“Zur See” von Dörte HANSEN

Bewertung: 5 von 5.

Manchmal entscheidet sich auf den ersten Seiten eines Romans, ob man sich durch die Sprache oder Erzählweise angesprochen fühlt. In diesem Fall wurde ich geradezu angesprungen durch ein ganzes Feuerwerk ungewohnter Formulierungen, die mir sofort signalisierten, dass ich da gerade ein Ausnahme-Buch in der Hand hielt.

Thematisch werden wir von HANSEN eingeladen, uns auf das Leben auf einer Nordseeinsel einzulassen. Der Blick ist scharf auf den Übergang zwischen traditioneller Seefahrt bzw. Fischerei und modernem Tourismus zentriert. Sichtbar und erzählbar wird dieser Epochen- und Kulturwandel am Beispiel einer alteingesessenen Familie, deren Mitglieder bestimmte Rollenmuster in sehr pointierter Ausprägung darstellen.
Um dieses Zentrum herum agieren eine Handvoll weiterer Protagonisten, die ebenfalls – auf jeweils spezifische Weise – in die Zeitenwende verwickelt sind.

Die Figuren sind letztlich alles echte “Originale”, was der Autorin natürlich entsprechend viel erzählerischen Stoff liefert. Die Sonderbarkeiten dieser – durch das raue Klima und das naturnahe Leben geprägte – Insulaner macht es HANSEN recht leicht, ihre offensichtliche Leidenschaft für sehr individuelle Sprach-Schöpfungen hemmungslos auszuleben. Es gelingt ihr dabei, die Charaktere der Figuren und die Lust an ausgefallenen Sprachbildern zu einer geradezu perfekten Einheit zu verschmelzen.
Letztlich gewinnt man den Eindruck, dass man die Eigenarten dieses Menschenschlages entweder so oder gar nicht einfangen könnte.

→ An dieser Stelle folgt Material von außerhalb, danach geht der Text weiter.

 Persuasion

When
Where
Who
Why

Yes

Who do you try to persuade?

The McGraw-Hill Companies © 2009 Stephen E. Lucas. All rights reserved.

Geschickt nutzt HANSEN den Kontrast, der sich zwischen den wettergegerbten Naturmenschen und den Touris bzw. wohlhabenden Neuansiedlern ergibt. Die Beobachtungen, wie sich das Insel-Leben im Takt mit den Saison-Wechseln verändert (bis in die Kinderzimmer hinein), gehören zu den amüsantesten Stellen.

Eine ganze Reihe von menschlichen bzw. beziehungsmäßigen Grundkonflikten finden in dem Roman ihren Platz: Die Suche nach Bindung und Liebe durchzieht letztlich ja alle Bereiche der Gesellschaft. Es ist sicher Geschmackssache, ob die zur Illustration benutzten Figuren so extrem konturiert werden müssen, wie dies HANSEN in ihrer Milieustudie mit großer Hingabe macht.
Was sie erreicht ist mit Sicherheit ein großes Lesevergnügen – auf der Basis eines Eintauchens in eine eher unbekannte Welt (die sicher nicht immer so skurril war, wie in dieser speziellen Ausgestaltung).